Генералы дружно растопырили пальцы. Император опять не понял и стал угрожающе хлюпать носом.
— Начальник караула! — шепнул дежурный офицер, гремя перед лицом императора орденами. Величество заворожено смотрел на блестящие звездочки и кружочки.
Во дворе спешно строились босые солдаты дворцового караула.
Десять рот! Босые офицеры носились между взводами, придерживая эфесы шпаг.
— А ну быстро! А ну равняйсь!
— Ваше величество! Взгляните! — предложил офицер ставки и скомандовал в распахнутое окно:
— Караул! Слушать меня! Делай раз! Делай два! Стоять!
Солдаты подняли, растопырили пальцы на руках и ногах.
— Много! — удивился император, подсчитав потери противника.
— Я хочу их наградить! Тех, которые убили двадцать тысяч!
Адъютанты притащили ящик с наградами. Император двумя руками выгреб кучу медалей.
— Вот, — сказал он. — Мы любим наших солдатиков! Еще пошлите им нашего любимого варенья. Состав!
* * *
Состав с ананасовым вареньем из запасников дворцовой кухни загнали в 12-й пакгауз. Ржавые рельсы прикрыли шелковыми государственными флагами. Для высоких гостей соорудили просторную трибуну. К трибуне в назначенный час согнали толпу для выражения верноподданнических чувств, состоящую исключительно из женщин, потому что все мужчины были на фронте. Толпа чувства выражала слабо, и перед трибуной на всякий случай установили крупнокалиберные пулеметы.
Толпа оживилась.
Первым выступал генералиссимус. Он сказал:
— Милость императора не знает границ! Он жалует наших солдат двумя горстями медалей и вареньем из своих личных погребов! Вот оно, это варенье, — показал генералиссимус на 10 вагонов, стоящих у платформы. — Теперь император будет пить чай без варенья!
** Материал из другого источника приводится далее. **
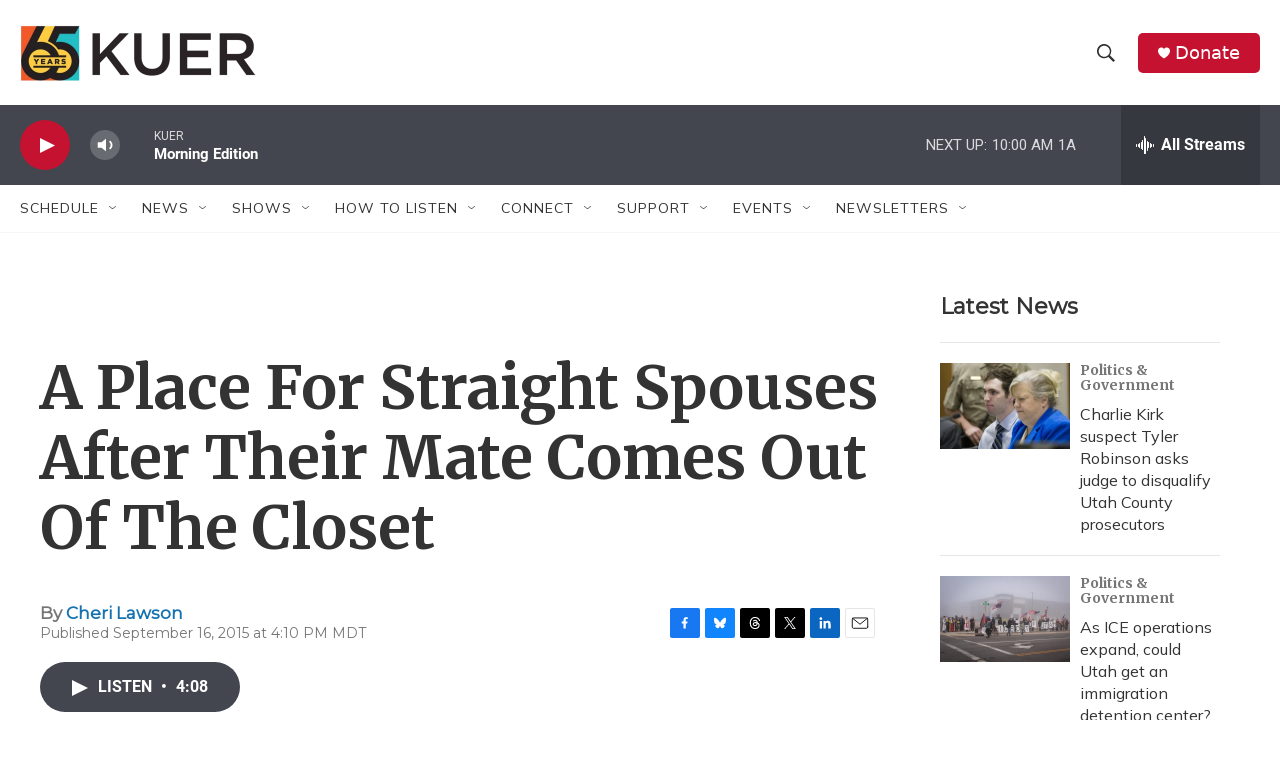

--- FILE ---
content_type: text/html; charset=utf-8
request_url: https://www.google.com/recaptcha/api2/aframe
body_size: 269
content:
<!DOCTYPE HTML><html><head><meta http-equiv="content-type" content="text/html; charset=UTF-8"></head><body><script nonce="jFpBz9FbRPbLrUeOqFR_JA">/** Anti-fraud and anti-abuse applications only. See google.com/recaptcha */ try{var clients={'sodar':'https://pagead2.googlesyndication.com/pagead/sodar?'};window.addEventListener("message",function(a){try{if(a.source===window.parent){var b=JSON.parse(a.data);var c=clients[b['id']];if(c){var d=document.createElement('img');d.src=c+b['params']+'&rc='+(localStorage.getItem("rc::a")?sessionStorage.getItem("rc::b"):"");window.document.body.appendChild(d);sessionStorage.setItem("rc::e",parseInt(sessionStorage.getItem("rc::e")||0)+1);localStorage.setItem("rc::h",'1768833455909');}}}catch(b){}});window.parent.postMessage("_grecaptcha_ready", "*");}catch(b){}</script></body></html>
Потому что он любит своих солдат больше, чем себя! Слава императору!
— Угу! — загудела толпа. В пулеметы загнали ленты.
— Воодушевленные вниманием государя и ананасовым вареньем, наши доблестные солдаты к зиме непременно закончат войну!
— Ура! — нестройно закричала толпа, косясь на пулеметы.
Триста специально подготовленных женщин завалили генералиссимуса поцелуями и венками из живых цветов.
Вторым выступал министр военных финансов.
— Наш любимый император выказал пример национального патриотизма. Он лишил себя сладкого! Он любит Родину! И вот тому доказательство! — министр финансов указал на 9 вагонов с ананасовым вареньем. Один отцепленный вагон дюжие фельдфебели откатывали на нужды генерального штаба. Для производительной работы лучших военных умов требовалось много сахара.
— Будем достойны нашего императора! Поможем армии. Поможем своим братьям, мужьям и сыновьям, проливающим кровь на полях сражений! Сделаем посильные взносы в фонд военных действий!
Помогая армии, вы помогаете своим родственникам!
Солдаты с четырех сторон врубились в толпу, вытряхивая из зазевавшихся кошельки, срывая с простолюдинок серьги вместе с ушами. За трибунами, заглушая вопли добровольных пожертвователей, духовой оркестр грянул марш «Слава добрякам!».
Инспектора налогового управления сортировали обильные пожертвования.
Через четверть часа толпа стояла совершенно голая, прикрывая ладонями то немногое, что не могли оприходовать чиновники «Фонда помощи».
— Спасибо за ваш патриотический порыв! — прослезился министр военных финансов. — Земной вам поклон! — и министр наклонил голову к голубому персидскому ковру, на котором стоял После чего со словами: «И вам достанется от государевых щедрот!» — министр приказал всем присутствующим на площади выдать по одной упаковке трофейных противозачаточных таблеток и открытки с портретом монаршей особы.
От состава отцепляли второй вагон для нужд министерства военных финансов.